◆ Selected extract
********

Total weight = 830,000-lbs
All of this power and machinery controlled by microprocessors. I think this is a good example of how modern engine control systems have been implemented in a transportation-related system. Do you also worry that when the engineer in a GE EVOLUTION locomotive moves the throttle control forward that he's not linked by a mechanical cable to a throttle plate on the 12-cylinder diesel engine behind him?
For those who would argue that a 150-HP engine on a boat ought to be run by mechanically linked controls that are at the same level of technology as was used in 1950 because they are worried about the safety and reliability of modern electronic control systems, I would suggest you give some consideration to the advances in electronics that have occurred in the past 60 years.
posted 02-06-2010 03:38 PM ET (US)
I'm not questioning the advancement of electronics in the past 50 years. Perhaps I'm old skool, but I'd like to know that there is a physical (not electronic) reason that the throttle might return to idle in the event of a failure. Just as shift/throttle cables can fail, I'm sure that the single cable that runs from the console to the engine can fail as well over time.
Regarding the locomotive example, I'm not as concerned about failure (personally) because I don't live near railroad tracks, I'm cautious when crossing tracks at grade-level - even when signals and gates are present, and the train is, well, on TRACKS...there's only so far it will go "off track".
I'm much more interested to discuss the fail-safe protections (if any) offered by these new systems.
Mercury and others have gone the route to force owners to "rely on the advancements" of starter motor technology, but I still value the pull-cord that is available on my E-TEC engines as a fail-safe option.
In a $30 million airplane that is governed by strict regulations and operated by multinational corporations, multiple redundant systems are feasible protections against failure of any one system. This is neither practical nor affordable for a recreational boat.
Again, I'm not saying these systems aren't safe - the question was merely a quest for additional information about the relative safety and safety measures available from these systems.
posted 02-06-2010 07:15 PM ET (US)
A big concern for many is the cost difference between traditional cables versus electronic controls. The electronic control prices are significantly higher. Replacement shift actuators are high dollar items. There's a big difference between controlling just the throttle and combining the two.
In automobiles it's cost saving by easing installation during the manufacturing process and little or no price increase for the buyer. The throttle inputs or the computers will have an affect on a auto trans shifting but not control simple fwd/rev as on OBs.
The majority of new OBs are basically computer controlled so adding throttle control by wire is really nothing new, it just eliminates a cable with a high cost in dollars. Safety wise there's little difference as long as the components are well designed, made and installed properly.
posted 02-07-2010 11:46 AM ET (US)

********

◆ Record extracts
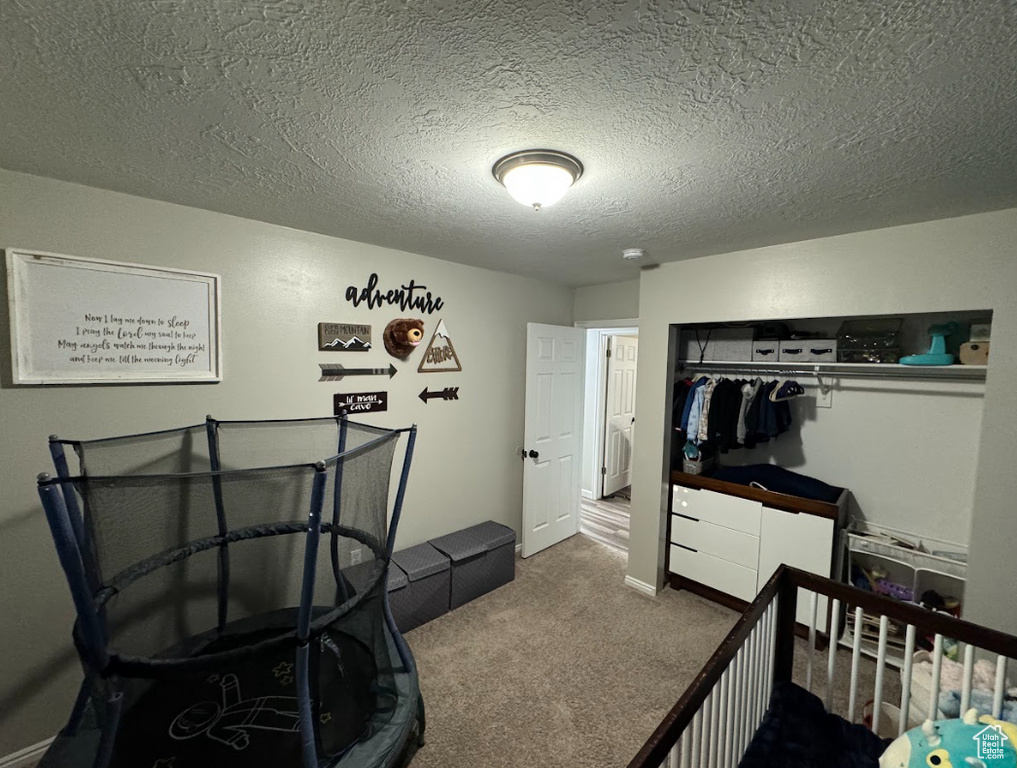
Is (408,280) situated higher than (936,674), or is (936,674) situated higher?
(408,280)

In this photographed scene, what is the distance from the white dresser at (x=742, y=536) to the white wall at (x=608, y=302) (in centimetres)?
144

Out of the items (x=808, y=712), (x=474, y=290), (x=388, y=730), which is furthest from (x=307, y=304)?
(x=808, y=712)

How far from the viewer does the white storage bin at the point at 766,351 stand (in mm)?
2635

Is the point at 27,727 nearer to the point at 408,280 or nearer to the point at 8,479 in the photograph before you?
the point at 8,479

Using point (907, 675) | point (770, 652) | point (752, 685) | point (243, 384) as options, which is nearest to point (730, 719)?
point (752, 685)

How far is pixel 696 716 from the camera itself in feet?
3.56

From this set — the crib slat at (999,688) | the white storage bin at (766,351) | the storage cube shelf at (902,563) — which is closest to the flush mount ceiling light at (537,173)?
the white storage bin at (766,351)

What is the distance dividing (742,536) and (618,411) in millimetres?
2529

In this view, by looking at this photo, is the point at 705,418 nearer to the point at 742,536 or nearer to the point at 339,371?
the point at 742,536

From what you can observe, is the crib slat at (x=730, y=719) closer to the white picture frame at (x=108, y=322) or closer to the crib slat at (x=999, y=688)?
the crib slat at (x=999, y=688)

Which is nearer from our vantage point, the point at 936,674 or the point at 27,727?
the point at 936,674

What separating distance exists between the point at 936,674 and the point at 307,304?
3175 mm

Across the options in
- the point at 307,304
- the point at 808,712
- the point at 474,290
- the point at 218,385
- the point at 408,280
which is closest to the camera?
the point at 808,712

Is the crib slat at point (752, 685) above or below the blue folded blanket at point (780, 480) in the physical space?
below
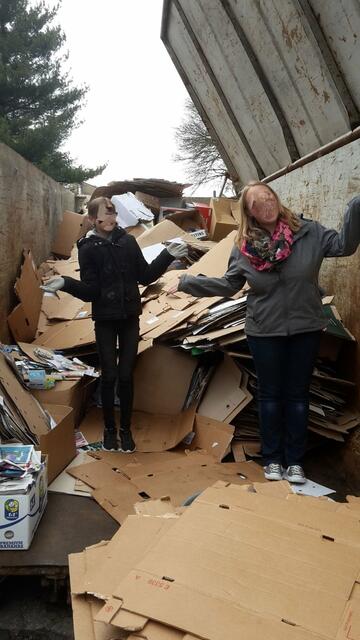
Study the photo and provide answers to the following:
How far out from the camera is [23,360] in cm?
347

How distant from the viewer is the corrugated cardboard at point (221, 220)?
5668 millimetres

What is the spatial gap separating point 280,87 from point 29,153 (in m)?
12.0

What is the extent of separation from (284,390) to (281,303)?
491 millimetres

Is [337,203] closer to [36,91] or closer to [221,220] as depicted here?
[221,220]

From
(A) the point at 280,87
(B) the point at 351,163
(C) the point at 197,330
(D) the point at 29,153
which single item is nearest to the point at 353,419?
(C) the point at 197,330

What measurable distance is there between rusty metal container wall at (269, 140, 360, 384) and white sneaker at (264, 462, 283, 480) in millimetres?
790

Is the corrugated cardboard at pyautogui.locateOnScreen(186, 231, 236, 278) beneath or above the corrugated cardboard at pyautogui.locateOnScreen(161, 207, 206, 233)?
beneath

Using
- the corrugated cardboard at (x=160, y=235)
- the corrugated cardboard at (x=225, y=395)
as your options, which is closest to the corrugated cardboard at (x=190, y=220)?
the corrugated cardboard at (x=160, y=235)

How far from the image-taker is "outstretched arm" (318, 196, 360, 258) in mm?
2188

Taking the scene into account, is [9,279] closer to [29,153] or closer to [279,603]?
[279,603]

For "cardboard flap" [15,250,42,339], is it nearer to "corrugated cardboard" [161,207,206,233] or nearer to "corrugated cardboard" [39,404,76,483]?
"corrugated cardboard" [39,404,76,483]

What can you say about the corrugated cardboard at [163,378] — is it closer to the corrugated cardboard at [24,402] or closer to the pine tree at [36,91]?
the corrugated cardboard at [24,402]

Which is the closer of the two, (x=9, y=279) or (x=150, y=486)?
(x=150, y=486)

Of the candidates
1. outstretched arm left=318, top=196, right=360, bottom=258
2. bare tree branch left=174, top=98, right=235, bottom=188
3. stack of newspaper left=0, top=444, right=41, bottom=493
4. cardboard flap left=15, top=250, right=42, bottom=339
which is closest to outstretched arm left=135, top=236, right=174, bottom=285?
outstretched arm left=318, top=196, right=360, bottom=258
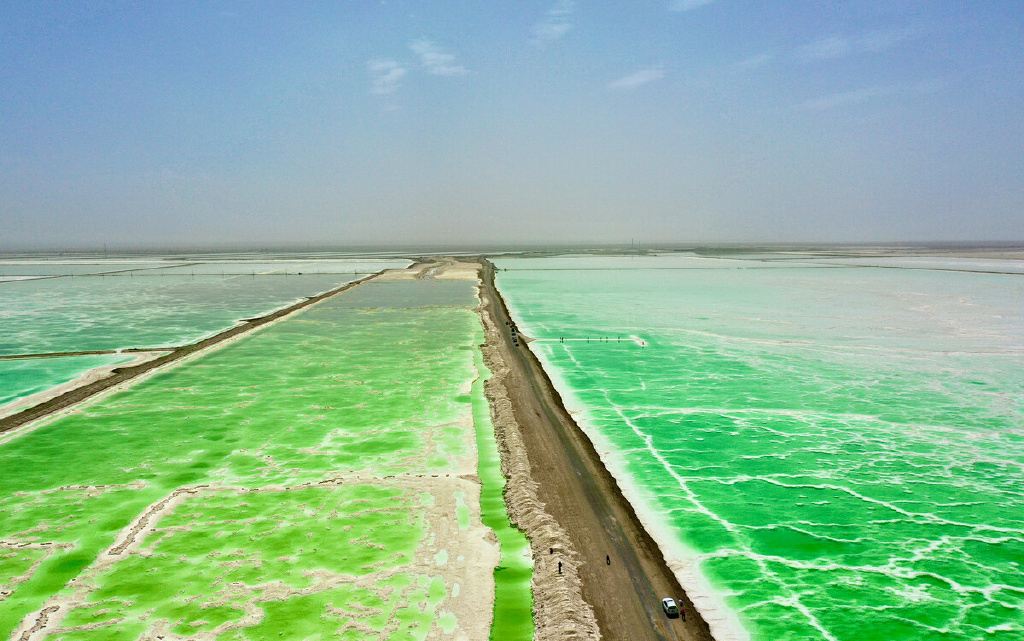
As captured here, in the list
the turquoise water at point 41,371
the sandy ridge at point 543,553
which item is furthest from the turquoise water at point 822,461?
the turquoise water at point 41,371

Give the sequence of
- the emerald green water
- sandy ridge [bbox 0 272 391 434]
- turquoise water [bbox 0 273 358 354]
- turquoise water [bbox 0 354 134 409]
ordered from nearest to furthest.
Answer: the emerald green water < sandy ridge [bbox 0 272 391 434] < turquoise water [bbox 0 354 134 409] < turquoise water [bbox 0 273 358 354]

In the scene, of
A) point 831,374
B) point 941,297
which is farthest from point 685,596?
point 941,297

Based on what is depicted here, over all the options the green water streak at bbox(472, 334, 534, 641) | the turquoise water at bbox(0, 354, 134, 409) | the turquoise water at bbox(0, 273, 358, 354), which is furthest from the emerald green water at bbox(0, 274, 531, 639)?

********

◆ List of tasks
- a) Translate this sentence from the forum thread about electronic engine controls into Spanish: "I'm much more interested to discuss the fail-safe protections (if any) offered by these new systems."
- b) Reproduce word for word the part of the forum thread about electronic engine controls from "Again, I'm not" to "from these systems.".
- c) Resume the forum thread about electronic engine controls, picking up right after its final line.

◆ Answers provided
- a) Me interesa mucho más hablar de las protecciones a prueba de fallos (si las hay) que ofrecen estos nuevos sistemas.

- b)
Again, I'm not saying these systems aren't safe - the question was merely a quest for additional information about the relative safety and safety measures available from these systems.

- c)
The cost of electronic controls compared to mechanical will probably begin to become cheaper as the number of engines and number of control stations increase. It is probably not possible to have a boat rigged with triple outboard motors and dual control stations in which all the throttle and shift controls were mechanical and all the electrical controls were conventional wiring harnesses with individual control circuits. It would be very complicated to install such rigging and likely very difficult to operate and maintain it. To scale up to four engines and dual stations would require even more complexity for conventional control rigging. Electronic controls scale up to multiple engine and multiple station installations with very low added costs compared to single engine and single control station installation.
If you compare mechanical versus electrical for only a single engine and a single control station, you will find a high cost increase associated with moving to electronic controls. This high cost will begin to be offset if the rigging is for multiple engines and multiple control stations.
There is also a considerable reduction in labor in installation of the control systems. In a complex installation the electronic systems can save a great many hours of labor. Owners of small boats often perform their own rigging and installation, so they tend to think their labor cost is zero. A boat builder or a dealer fitting out a boat will be charging for the labor needed. Electronic controls will save labor on installation.
On Mercury VERADO motors the electronic controls are mandatory. On Evinrude E-TEC motors the electronic controls are optional. You can decide if you want them. This is a distinction that should be noted.
The initial inquiry of this discussion was about safety, and inspired by the recent problems of TOYOTA. So far there has been no disclosure that the problems associated with TOYOTA were electronic problems. The remedies they have provided so far have all been mechanical modification to the pedal to prevent interference from the carpet of the floor mats. I have not seen any information that there was an electronic problem or a software problem in the electronic throttle control system. Similarly, I do not recall any problems cited with the Mercury DTS, the Teleflex i6000, or the Evinrude ICON electronic controls.
posted 02-07-2010 01:03 PM ET (US)
[Moved to the SMALL BOAT ELECTRICAL discussion.]
posted 02-07-2010 02:09 PM ET (US)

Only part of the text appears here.